The week I just spent in Åre and the surrounding region of Jämtland-Härjedallen was organized to test outdoor clothing for Columbia Sportswear, for which there was endless opportunity that kept us all plenty busy. That litany included ice-skating 11km across a frozen lake, fat biking across a windswept alpine plateau, alpine skiing at Åre just as the FIS women's slalom and GS comps got underway, sled-accessed backcountry skiing, a return to telemarking (it had been 12 years for me, but when in Rome...) on a night-lit town hill, tobogganing, Nordic skiing, jumping through holes in the ice, meeting indigenous reindeer herders, and partaking at every turn — dressed to the nines in the ski world's requisite plaid — of an artisan food-and-beverage revolution to rival our own prodigious Pac-Northwest foodie craze.

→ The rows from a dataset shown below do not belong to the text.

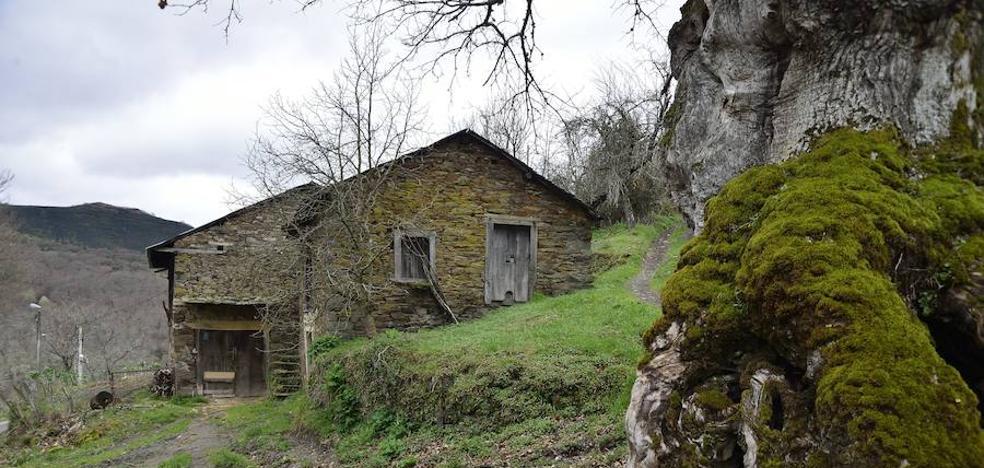 Priaranza organiza una conferencia sobre 'El Bierzo rural y urbano en la Época Medieval'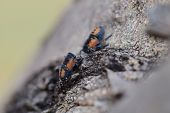 stock photo of nymphs  - Mudgee - JPG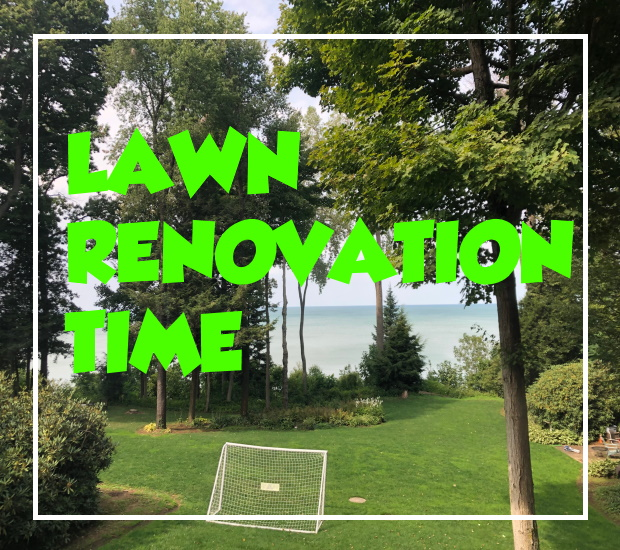Taking on Some Lawn Renovation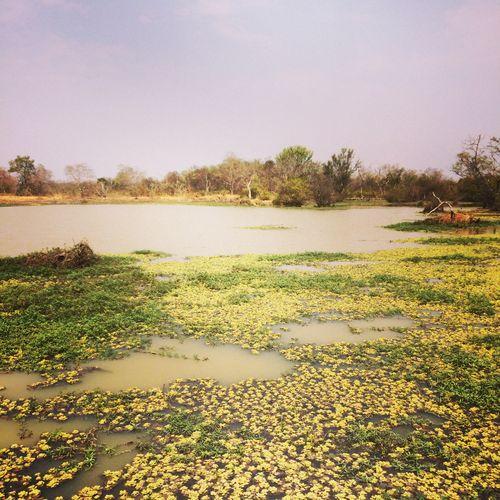 burkina faso nazinga pond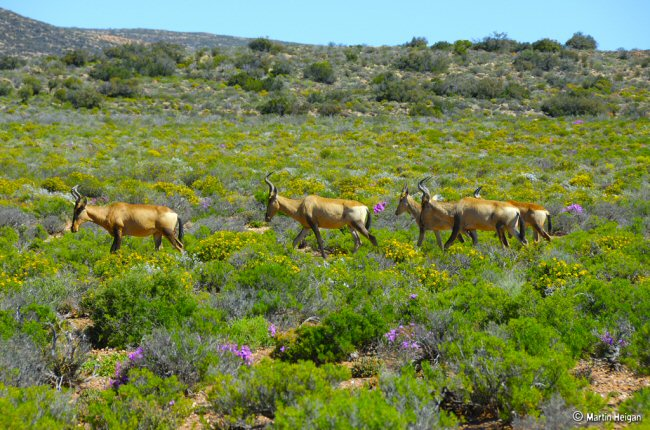 Impalas in a field of flowers
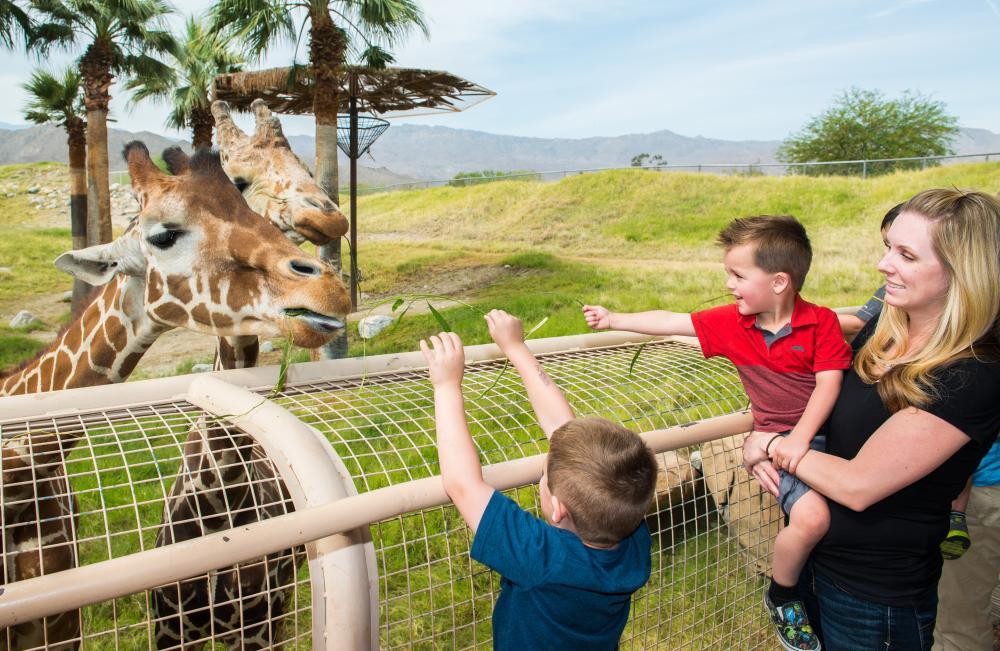 Children feeding a giraffe at The Living Desert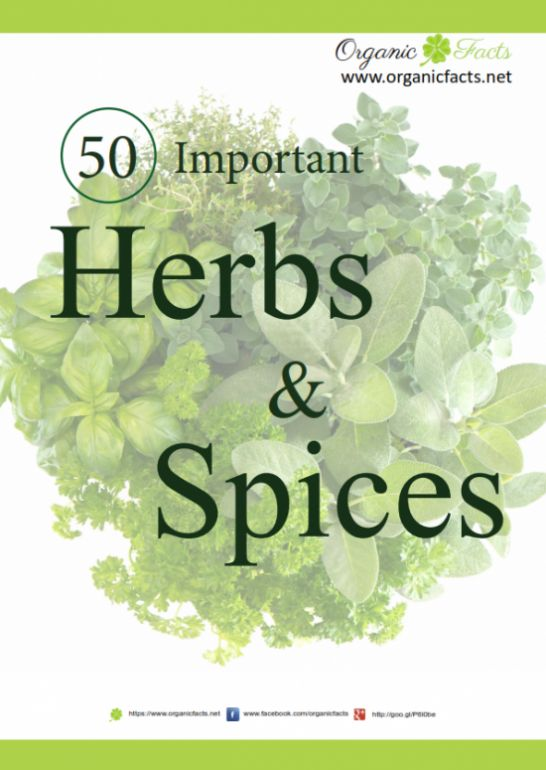 Ebook by organic facts on 50 important herbs and spices that are ebook by organic facts on 50 important herbs and spices that are used for culinary applications and have many medicinal benefits and uses pinterest fandeluxe Ebook collections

A cuisine likewise based on salmonids (salmon, trout, char), cervids (moose, reindeer), and Vaccinium (blueberries, huckleberries, lingonberries). It doesn't get much more down-home doppelganger than that. In fact, no matter what I do there, it always feels like there's an element of going home. A kind of international cross-pollination, comfort-zone, and collective giv'er mindset that the friends I've made there over the years call "Candinavian" — a high-latitude mountain hug to cross oceans and cultures.
Though I go there for different reasons now, whenever I'm back in Åre, I think of the taxi driver. I know his monster wasn't real, but it has always had meaning for me as fundamentally the same monster folks believe in over here, whether Bigfoot or Ogopogo. I like to think of monsters as an expression of some of humanity's most deeply cherished ideas: the unknown, wilderness, possibility. There's something in those three words we need to believe in. Because if we ever actually found a monster, it would be over — everything known, wilderness un-wilded, no more possibility.
People will continue to invent monsters because they want to believe that anything is possible. The rest of us, to make it simpler, just move to the mountains.
Leslie Anthony is a Whistler-based author, editor, biologist and bon vivant who has never met a mountain he didn't like.